**Page extract:**

((

Formatted question description: https://leetcode.ca/all/1949.html

# 1949. Strong Friendship

Medium

## Description

Table: Friendship

+-------------+------+
| Column Name | Type |
+-------------+------+
| user1_id    | int  |
| user2_id    | int  |
+-------------+------+
(user1_id, user2_id) is the primary key for this table.
Each row of this table indicates that the users user1_id and user2_id are friends.
Note that user1_id < user2_id.


A friendship between a pair of friends x and y is strong if x and y have at least three common friends.

Write an SQL query to find all the strong friendships.

Note that the result table should not contain duplicates with user1_id < user2_id.

Return the result table in any order.

The query result format is in the following example:

Friendship table:
+----------+----------+
| user1_id | user2_id |
+----------+----------+
| 1        | 2        |
| 1        | 3        |
| 2        | 3        |
| 1        | 4        |
| 2        | 4        |
| 1        | 5        |
| 2        | 5        |
| 1        | 7        |
| 3        | 7        |
| 1        | 6        |
| 3        | 6        |
| 2        | 6        |
+----------+----------+

Result table:
+----------+----------+---------------+
| user1_id | user2_id | common_friend |
+----------+----------+---------------+
| 1        | 2        | 4             |
| 1        | 3        | 3             |
+----------+----------+---------------+
Users 1 and 2 have 4 common friends (3, 4, 5, and 6).

))

**Dataset section:**
((

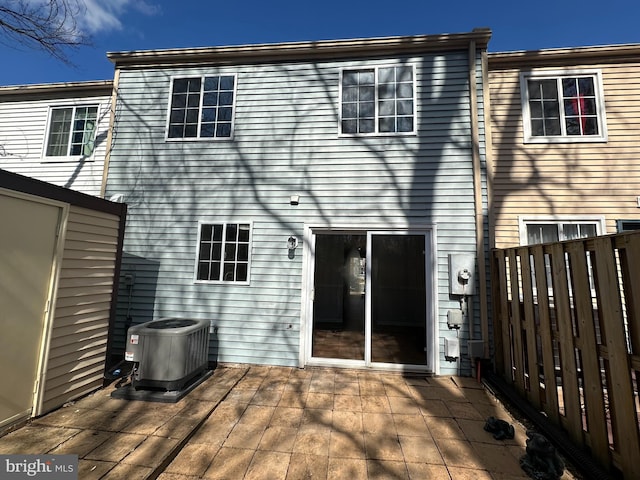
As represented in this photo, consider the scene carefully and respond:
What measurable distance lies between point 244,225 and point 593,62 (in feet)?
22.7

))

**Aim:** Pick up the Strong Friendship problem page after its last sentence and write what comes next.

**The result:**
Users 1 and 3 have 3 common friends (2, 6, and 7).
We did not include the friendship of users 2 and 3 because they only have two common friends (1 and 6).


## Solution

Use union all to generate the table. Use join and group by to filter the entries that satisfy all requirements.

# Write your MySQL query statement below
with t as (
select * from Friendship
union all
select user2_id, user1_id from Friendship
order by user1_id, user2_id
)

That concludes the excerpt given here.